A 2x fund doubles the daily return, but drag scales with the square of volatility, so doubling the exposure quadruples the toll. One flat, choppy sequence makes it visible: the index gains 10% one day and loses 10% the next, ending down 1%. The 2x version gains 20% and loses 20%, ending down 4%. Repeat that chop for a year and the index is roughly flat while the leveraged fund has bled away a meaningful share of its value, which is why regulators publish plain warnings that these products can lose money over time even when the index they track ends up unchanged.
Leveraged funds are volatility drag with the volume turned up. An ordinary portfolio experiences the same force at lower volume, every year, forever.
Follow the logic to its end and the conclusion is awkward for every retirement calculator that returns a single number.
If the path of returns changes the outcome, then a given (return, volatility) pair does not produce one future. It produces a distribution of futures: thousands of possible paths, some where the bad years cluster early, some late, some barely at all. The honest answer to "when do I reach my number?" is not a date. It is a range, with a middle, and the middle of that range sits below what naive compounding promises, by roughly the drag.
This is what Monte Carlo simulation is for. Not sophistication for its own sake, but the only way to let volatility do to the projection what it will do to the money. And it is why a projection tool that does not ask for volatility cannot be honest, whatever else it does: the input it skipped is the input that separates the average from what you keep.
Opula's projection tool is built on exactly this arithmetic. When you ask Claude to project your net worth with Opula connected, the simulation requires both an expected return and a volatility for each scenario, runs a thousand paths per scenario, and returns the distribution: the median, the spread, and the probability of reaching a target by a date, rather than one flattering compound-interest line. Scenarios share the same sequence of random shocks, so when the pessimistic case lands below the optimistic one, the difference comes from your assumptions and not from luck of the draw.
One disclosure, because it is the difference between a model and a promise: the simulation is honest about your assumptions, not about the future. If the return and volatility you feed it are wrong, the fan of outcomes is wrong too. That is why Opula never supplies default assumptions and every projection states the ones you chose, where you can argue with them.
Why doesn't a 50% gain cancel a 50% loss? Because the two percentages apply to different amounts. The 50% loss acts on the larger, post-gain balance, so it removes more money than the gain added. In multiplicative terms, 1.5 × 0.5 = 0.75, a 25% loss.

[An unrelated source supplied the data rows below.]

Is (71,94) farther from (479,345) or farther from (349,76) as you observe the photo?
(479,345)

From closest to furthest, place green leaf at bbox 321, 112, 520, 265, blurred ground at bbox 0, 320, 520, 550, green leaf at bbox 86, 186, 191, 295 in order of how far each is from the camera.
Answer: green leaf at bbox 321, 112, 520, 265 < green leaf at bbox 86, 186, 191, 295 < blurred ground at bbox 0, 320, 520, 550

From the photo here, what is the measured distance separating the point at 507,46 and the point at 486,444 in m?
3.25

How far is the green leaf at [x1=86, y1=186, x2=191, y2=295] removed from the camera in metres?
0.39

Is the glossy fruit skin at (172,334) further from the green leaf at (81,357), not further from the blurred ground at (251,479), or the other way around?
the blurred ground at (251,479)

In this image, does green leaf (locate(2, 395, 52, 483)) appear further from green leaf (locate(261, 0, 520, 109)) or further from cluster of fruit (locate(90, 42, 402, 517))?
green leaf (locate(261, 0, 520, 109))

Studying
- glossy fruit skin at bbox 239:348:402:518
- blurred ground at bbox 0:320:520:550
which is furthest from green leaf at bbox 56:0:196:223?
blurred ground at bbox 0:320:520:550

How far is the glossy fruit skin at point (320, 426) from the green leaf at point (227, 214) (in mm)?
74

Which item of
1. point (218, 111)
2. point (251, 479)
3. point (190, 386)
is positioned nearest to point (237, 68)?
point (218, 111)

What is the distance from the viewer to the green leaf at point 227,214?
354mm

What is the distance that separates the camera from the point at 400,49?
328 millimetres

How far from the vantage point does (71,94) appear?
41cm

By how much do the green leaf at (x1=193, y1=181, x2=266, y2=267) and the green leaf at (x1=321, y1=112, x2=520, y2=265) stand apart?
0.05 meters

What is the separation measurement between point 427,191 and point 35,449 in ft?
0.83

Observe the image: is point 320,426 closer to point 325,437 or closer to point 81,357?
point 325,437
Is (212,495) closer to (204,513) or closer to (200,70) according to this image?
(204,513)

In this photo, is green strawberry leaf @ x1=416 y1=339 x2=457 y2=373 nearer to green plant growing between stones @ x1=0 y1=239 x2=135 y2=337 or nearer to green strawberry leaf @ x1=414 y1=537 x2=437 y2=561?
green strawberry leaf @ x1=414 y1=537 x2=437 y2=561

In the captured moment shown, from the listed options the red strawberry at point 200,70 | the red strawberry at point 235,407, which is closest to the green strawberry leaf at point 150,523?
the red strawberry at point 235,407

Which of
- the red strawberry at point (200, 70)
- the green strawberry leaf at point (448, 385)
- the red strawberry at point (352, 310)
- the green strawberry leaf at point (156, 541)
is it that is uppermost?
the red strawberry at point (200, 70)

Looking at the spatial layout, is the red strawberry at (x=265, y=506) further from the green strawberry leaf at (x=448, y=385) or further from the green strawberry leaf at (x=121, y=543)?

What is the difference between arithmetic and geometric average returns? The arithmetic average sums yearly returns and divides by the number of years. The geometric average is the constant yearly return that would reproduce your actual final balance. Wealth compounds, so the geometric average is the one that describes what you earned, and it is always the lower of the two unless volatility is zero.
How large is volatility drag in practice? Roughly half the variance of returns, per year. At 15% volatility that is about 1.1 percentage points; at 20%, about 2. For leveraged products the volatility multiplies and the drag grows with its square, which is why they can decay in sideways markets.
Is a 7% average return assumption wrong? Not necessarily, it is in the range many long-run estimates land in. What is wrong is compounding it directly without a volatility input. The same 7% average with realistic volatility compounds like roughly 6%, and over decades that difference is a large share of the final balance.